Time when recommendations for aggregations were last generated

Recommendations are updated for each Grafana Cloud stack according to the preceding logic as long as the following statements are true:

  • The hosted Grafana instance provisioned with the stack has been recently used.
  • You’re sending at least one active time series to your Grafana Cloud Metrics account.

To understand when aggregation recommendations were last generated for your stack, check the Last-Modified header in the HTTP response of the /aggregations/recommendations endpoint.

Make the recommendations service ignore a query

The recommendations service collects usage information from your Grafana Cloud stack to ensure that the recommended aggregations honor your existing usage patterns. In some cases, you might want a certain query to be ignored when computing recommendations. One common case might be that you are simply inspecting a metric, but aren’t yet sure if you think it will be useful for observing your systems.

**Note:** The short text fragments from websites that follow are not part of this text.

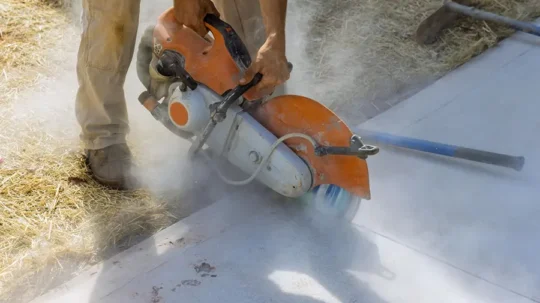 Step-by-Step Guide to Concrete Patch Repair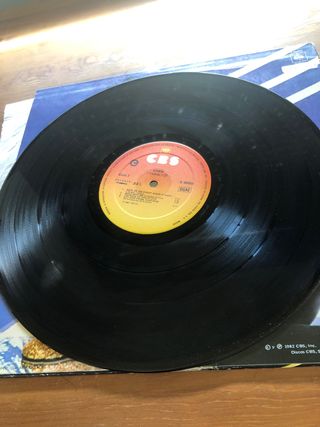 Cher - I Paralyze - LP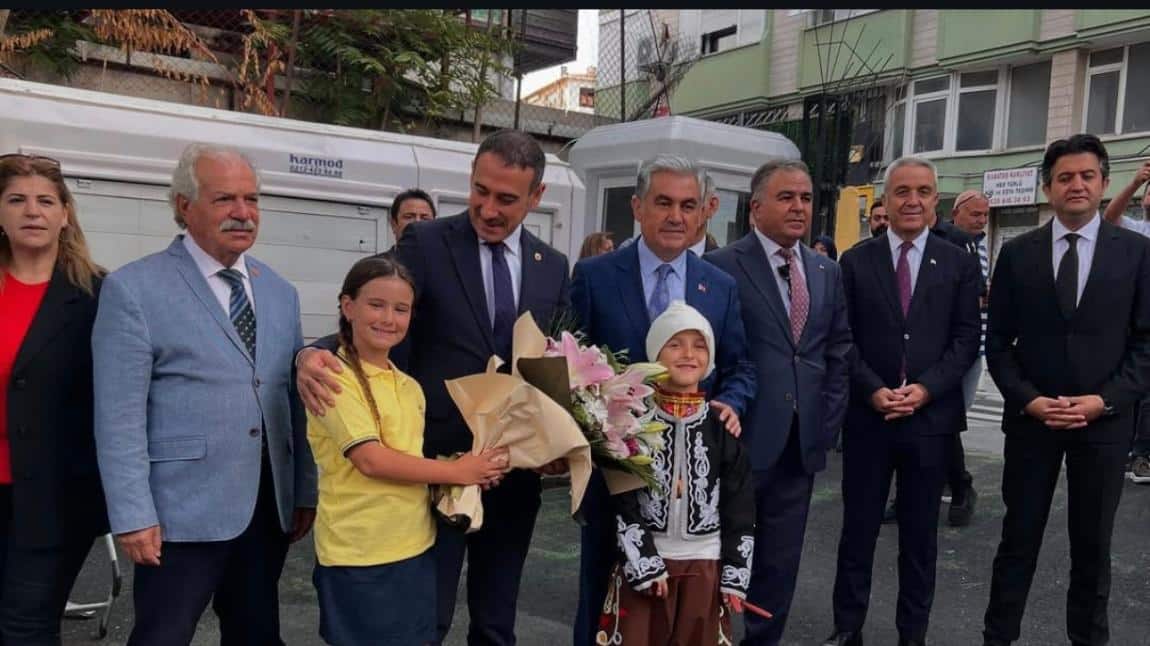 2025-2026 Eğitim Öğretim Yılı Açılış Töreni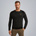 Trui met flight pocket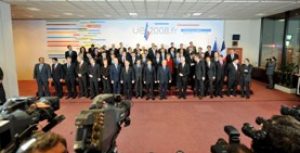 Οι Ευρωπαίοι ηγέτες συμφώνησαν για το κλίμα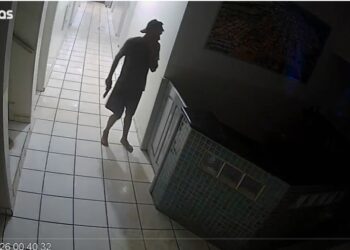 Polícia Civil elucida roubo na Prefeitura de Caarapó e prende suspeitos em flagrante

To do so, use an empty label selector for the __ignore_usage__ label in your PromQL query. For example, the query sum by (pod) (container_cpu_seconds_total) would become sum by (pod) (container_cpu_seconds_total{__ignore_usage__=""}). Adding this label selector will have no effect on the query results, but will signal to the recommendations service to not try to retain compatibility with that query. This means that it may recommend an aggregation that would result in that query no longer returning data.

If you query has multiple vector selectors, add the __ignore_usage__ label to all metrics. For example, the query sum by (pod) (request_duration_sum) / sum by (pod) (request_duration_count) would become sum by (pod) (request_duration_sum{__ignore_usage__=""}) / sum by (pod) (request_duration_count{__ignore_usage__=""}).

Queries ignored by Adaptive Metrics

Adaptive Metrics is able to analyze the vast majority of PromQL queries, but there are a few cases where queries are ignored.

  • The query does not contain a metric name. Queries like count({env="prod"}) don’t contain any metric name, and are ignored. These queries fail if any metric which match the vector selector has been aggregated. Depending on your goal, it may still be possible to rewrite the query in such a way that it still works. For more information, refer to Troubleshoot your aggregated metrics query.
  • The query matches all metrics. Queries like count({__name__=~".+"}) match all metrics and are incompatible with the transparent query support in Adaptive Metrics. These queries fail after enabling Adaptive Metrics, but can often be rewritten to a working form depending on your goals. For more information, refer to How can I count the aggregated series?.
  • The query makes use of dashboard variables. Grafana allows queries like sum($metric_total) which makes use of a $metric variable. When a dashboard variable is used to dynamically specify the metric name, Adaptive Metrics is unable to correctly attribute the query to a specific set of metrics. Note that any time the dashboard is loaded, the actual query still appears in query logs and is considered normally, so this is typically only an issue for dashboards which are unused. This limitation does not apply for the range variables like $__rate_interval, which are correctly analyzed.

Recommendations for metrics used in alerting or recording rules

Adaptive Metrics strongly recommends removing aggregations on metrics used in alerting or recording rules. Aggregation delay can lead to silent alerts or degradation of recording rules, potentially causing unnoticed incidents.

Caution

Using aggregations in alerting or recording rules is unsupported behavior and can lead to unexpected issues.